Gostaria que o autor do texto apontasse em que página da obra “A Corrupção e os Governos”, de Susan Rose-Ackerman, supostamente “a bíblia da Lava Jato”, ela teria afirmado que o inimigo precisa ser humilhado, encurralado e difamado com uso da mídia, pouco interessando se é culpado ou inocente? Trata-se de grave ofensa a uma cientista respeitada internacionalmente.

Tivemos crises econômicas nos anos 60, 70 e 80 e temos poucas pessoas percentualmente que acessam os direitos inerentes à cidadania, infelizmente. O Ministério Público luta para mudar este quadro de tragédia social. Em Santa Quitéria, no Maranhão, por exemplo, o MP conseguiu eliminar o subregistro civil –1ª cidade do país que atinge a erradicação desta chaga da cidadania. Assim como a evasão escolar e muitos outros dramas gigantes que nos agridem de norte a sul, leste a oeste.

Como também enfrentou a corrupção sistêmica a partir de 2014 pela força-tarefa da Lava Jato, com cujo trabalho responsabilizou aqueles que sempre se autoproclamaram intocáveis, numa saga histórica de sangue, suor e impunidade muito bem narrada por Malu Gaspar em sua obra “A Organização”. Foram recuperados mais de R$ 4,3 bilhões (patamar de 1/3, altamente significativo diante dos padrões internacionais). Os eventuais erros foram infinitamente menores que os acertos.
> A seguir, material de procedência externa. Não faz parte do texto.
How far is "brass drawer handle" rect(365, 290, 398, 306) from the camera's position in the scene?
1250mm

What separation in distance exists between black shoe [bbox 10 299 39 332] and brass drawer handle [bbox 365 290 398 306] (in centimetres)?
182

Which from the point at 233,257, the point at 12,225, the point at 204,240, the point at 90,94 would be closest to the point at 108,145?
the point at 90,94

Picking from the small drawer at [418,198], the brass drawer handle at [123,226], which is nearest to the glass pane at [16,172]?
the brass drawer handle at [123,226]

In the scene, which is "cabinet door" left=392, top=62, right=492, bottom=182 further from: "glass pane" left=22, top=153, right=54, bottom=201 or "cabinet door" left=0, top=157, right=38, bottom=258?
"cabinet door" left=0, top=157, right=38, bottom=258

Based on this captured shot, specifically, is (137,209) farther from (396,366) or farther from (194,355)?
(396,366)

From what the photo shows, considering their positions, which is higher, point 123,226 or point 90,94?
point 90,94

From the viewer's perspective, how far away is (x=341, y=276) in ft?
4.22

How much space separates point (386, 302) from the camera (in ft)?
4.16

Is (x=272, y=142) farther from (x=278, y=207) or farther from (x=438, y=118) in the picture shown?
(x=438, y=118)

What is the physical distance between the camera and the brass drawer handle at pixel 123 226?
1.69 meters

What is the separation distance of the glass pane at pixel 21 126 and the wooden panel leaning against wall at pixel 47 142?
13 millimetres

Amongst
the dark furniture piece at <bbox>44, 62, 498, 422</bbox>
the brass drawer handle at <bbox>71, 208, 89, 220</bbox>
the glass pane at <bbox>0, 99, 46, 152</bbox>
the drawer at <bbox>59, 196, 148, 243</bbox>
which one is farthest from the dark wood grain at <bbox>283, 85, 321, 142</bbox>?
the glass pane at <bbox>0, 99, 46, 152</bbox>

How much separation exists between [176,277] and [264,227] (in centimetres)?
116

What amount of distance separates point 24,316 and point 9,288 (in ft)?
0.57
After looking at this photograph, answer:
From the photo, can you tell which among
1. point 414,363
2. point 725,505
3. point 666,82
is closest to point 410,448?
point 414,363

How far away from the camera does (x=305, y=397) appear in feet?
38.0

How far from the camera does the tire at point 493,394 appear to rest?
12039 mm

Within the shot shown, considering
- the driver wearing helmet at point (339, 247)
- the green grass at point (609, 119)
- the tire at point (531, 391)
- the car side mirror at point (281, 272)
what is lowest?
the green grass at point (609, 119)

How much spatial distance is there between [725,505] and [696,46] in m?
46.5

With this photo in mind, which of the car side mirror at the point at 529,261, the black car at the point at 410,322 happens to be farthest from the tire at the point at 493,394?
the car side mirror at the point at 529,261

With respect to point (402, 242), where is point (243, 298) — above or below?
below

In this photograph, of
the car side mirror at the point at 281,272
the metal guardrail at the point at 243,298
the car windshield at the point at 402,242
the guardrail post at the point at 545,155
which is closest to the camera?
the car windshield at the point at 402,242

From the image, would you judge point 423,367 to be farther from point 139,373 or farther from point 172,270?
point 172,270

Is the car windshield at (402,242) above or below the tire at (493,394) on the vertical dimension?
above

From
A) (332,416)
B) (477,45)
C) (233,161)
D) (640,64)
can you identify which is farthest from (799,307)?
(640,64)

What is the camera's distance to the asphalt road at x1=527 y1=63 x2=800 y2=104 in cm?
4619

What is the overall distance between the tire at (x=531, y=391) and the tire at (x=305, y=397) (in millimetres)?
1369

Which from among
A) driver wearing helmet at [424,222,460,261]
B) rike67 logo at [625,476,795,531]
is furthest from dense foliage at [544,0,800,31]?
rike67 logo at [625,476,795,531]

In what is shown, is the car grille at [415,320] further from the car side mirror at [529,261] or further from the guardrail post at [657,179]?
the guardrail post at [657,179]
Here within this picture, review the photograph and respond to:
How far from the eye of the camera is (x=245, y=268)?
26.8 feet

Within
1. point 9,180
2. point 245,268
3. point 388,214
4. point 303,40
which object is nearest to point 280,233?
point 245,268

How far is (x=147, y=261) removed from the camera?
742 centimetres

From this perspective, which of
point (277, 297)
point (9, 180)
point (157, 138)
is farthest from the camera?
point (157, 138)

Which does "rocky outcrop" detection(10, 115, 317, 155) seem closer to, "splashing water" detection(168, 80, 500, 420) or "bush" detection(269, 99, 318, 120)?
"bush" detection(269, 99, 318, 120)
Já que o STF entendeu que Moro foi parcial no caso do tríplex, a instrução será reiniciada em Brasília e nada além disto. Há mais 3 casos em que ele é réu, em relação aos quais não se proclamou suspeição. Aliás, este é tema singular e individual, não se beneficiando da decisão outros acusados de forma automática, nem da decisão referente ao deslocamento de competência. As provas incriminadoras existem e não deixarão de existir num passe de mágica. Os acusados igualmente não poderão ser beatificados diante do mar de evidências incriminadoras. O dinheiro recuperado por força deste trabalho histórico não será devolvido aos corruptos.

A convenção da OCDE, de 1997, subscrita pelo Brasil, considerada o turning point do mundo no combate à corrupção, prevê com clareza solar: não se pode deixar de punir a corrupção sob o argumento de dano à economia. Porque justamente a saúde econômica, a previsibilidade no mundo dos negócios precisa da punição da corrupção –jamais da omissão, da prevaricação.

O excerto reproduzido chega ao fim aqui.